__CONSEGNA 1__
Rispondi in base al brano:
(a) Quale editore ha pubblicato "Tutta la vita che resta", e in quale collana?
(b) In quale estate e in quale località viene assassinata Betta?
(c) Che legame di parentela ha Letizia con Betta, Miriam e Marisa?
__CONSEGNA 2__
Ricopia il tratto del brano che comincia con "Oltrepassata la boa" e continua fino a "Editori  del 1969.".

══ BRANO CITATO ══

NB: L’articolo in originale è qui 

Reading Tips: “Tutta la vita che resta” di Roberta Recchia e “La signora Craddock” di William Somerset Maugham

Oltrepassata la boa temporale del ferragosto, momento tradizionalmente statico della quotidianità italiana, due nuove proposte di lettura estiva: “Tutta la vita che resta” di R. Recchia edito da Rizzoli per la collana La Scala e “La signora Craddock” di W. S. Maugham letto nell’edizione proposta dal Club degli Editori  del 1969.
Buona lettura e  presto

Lucia

Tutta la vita che resta di Roberta Recchia

La narrazione della biografia familiare dei Balestrieri e poi degli Ansaldo fa da cornice alla ben articolata storia di Marisa, Mimì per i suoi cari, Stelvio, Betta ed Ettore jr. dipanandosi nell’arco di un trentennio prevalentemente tra Roma e  località limitrofe. Sono storie marcate da ordinario dolore e sofferenza e qualche lieto fine che si impennano quando nell’estate del 1980 Betta, secondogenita di Marisa e Stelvio, viene assassinata in riva al mare a Torre Domizia senza un  apparente perché. Di queste tristi vicissitudini pagherà il prezzo più alto la giovanissima Miriam che si è autoinflitta la croce di portare dentro di sé, con inevitabili e gravi ripercussioni a livello psicofisico, un segreto indicibile in qualità di testimone silenziosa e segreta della morte della sua esuberante e giovane cugina. Una realtà che è da un lato inconfessabile e dall’altro il prodotto di antichi tabu legati a disvalori come quello di una rispettabilità apparente che non dev’essere mai infranta, qualsiasi costo abbia, di cui la matriarca della vicenda, Letizia,  nonna di Betta e Miriam e madre di Marisa, si arroga il diritto di pretendere sacrificando il benessere della sua discendente più giovane. Saranno Leo, ragazzo di borgata, e sua sorella Corallina a ripristinare l’ordine offrendo a Miriam una profferta concreta e amorevole di rinascita per una vita futura piena di amore e considerazione maggiori. Trama e intreccio sono dosati con sapienza dall’autrice e conducono il lettore con mano salda sino alla fine del romanzo, motivandolo a portarne con agio a termine  la lettura.

═══
══ DATI FORNITI ══

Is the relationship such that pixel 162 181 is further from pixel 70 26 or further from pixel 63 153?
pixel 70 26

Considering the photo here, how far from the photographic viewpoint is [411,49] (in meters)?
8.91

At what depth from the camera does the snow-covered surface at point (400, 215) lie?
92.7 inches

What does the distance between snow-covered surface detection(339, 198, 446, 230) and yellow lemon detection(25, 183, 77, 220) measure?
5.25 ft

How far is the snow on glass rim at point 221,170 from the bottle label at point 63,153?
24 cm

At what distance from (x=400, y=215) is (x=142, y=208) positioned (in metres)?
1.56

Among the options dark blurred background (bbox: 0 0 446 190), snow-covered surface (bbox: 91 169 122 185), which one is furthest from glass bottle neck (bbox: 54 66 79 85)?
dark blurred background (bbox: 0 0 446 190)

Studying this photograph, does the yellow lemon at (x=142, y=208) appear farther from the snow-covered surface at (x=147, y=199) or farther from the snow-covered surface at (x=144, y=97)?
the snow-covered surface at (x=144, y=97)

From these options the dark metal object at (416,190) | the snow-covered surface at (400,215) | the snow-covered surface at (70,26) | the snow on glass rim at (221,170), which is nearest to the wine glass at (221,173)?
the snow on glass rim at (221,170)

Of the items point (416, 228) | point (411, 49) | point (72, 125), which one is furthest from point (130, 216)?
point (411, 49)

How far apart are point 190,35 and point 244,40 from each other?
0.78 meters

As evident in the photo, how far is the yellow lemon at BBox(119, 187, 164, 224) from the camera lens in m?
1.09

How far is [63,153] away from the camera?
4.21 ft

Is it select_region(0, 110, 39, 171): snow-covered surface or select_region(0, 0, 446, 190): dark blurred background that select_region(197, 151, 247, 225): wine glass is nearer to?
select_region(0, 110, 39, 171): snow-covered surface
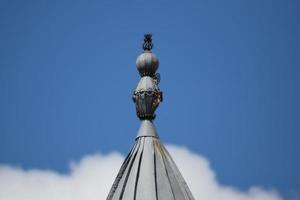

═══

__RISULTATO ATTESO 1__
(a) Rizzoli, nella collana La Scala.
(b) Nell'estate del 1980, a Torre Domizia, in riva al mare.
(c) È la nonna di Betta e Miriam e la madre di Marisa.

__RISULTATO ATTESO 2__
Oltrepassata la boa temporale del ferragosto, momento tradizionalmente statico della quotidianità italiana, due nuove proposte di lettura estiva: “Tutta la vita che resta” di R. Recchia edito da Rizzoli per la collana La Scala e “La signora Craddock” di W. S. Maugham letto nell’edizione proposta dal Club degli Editori  del 1969.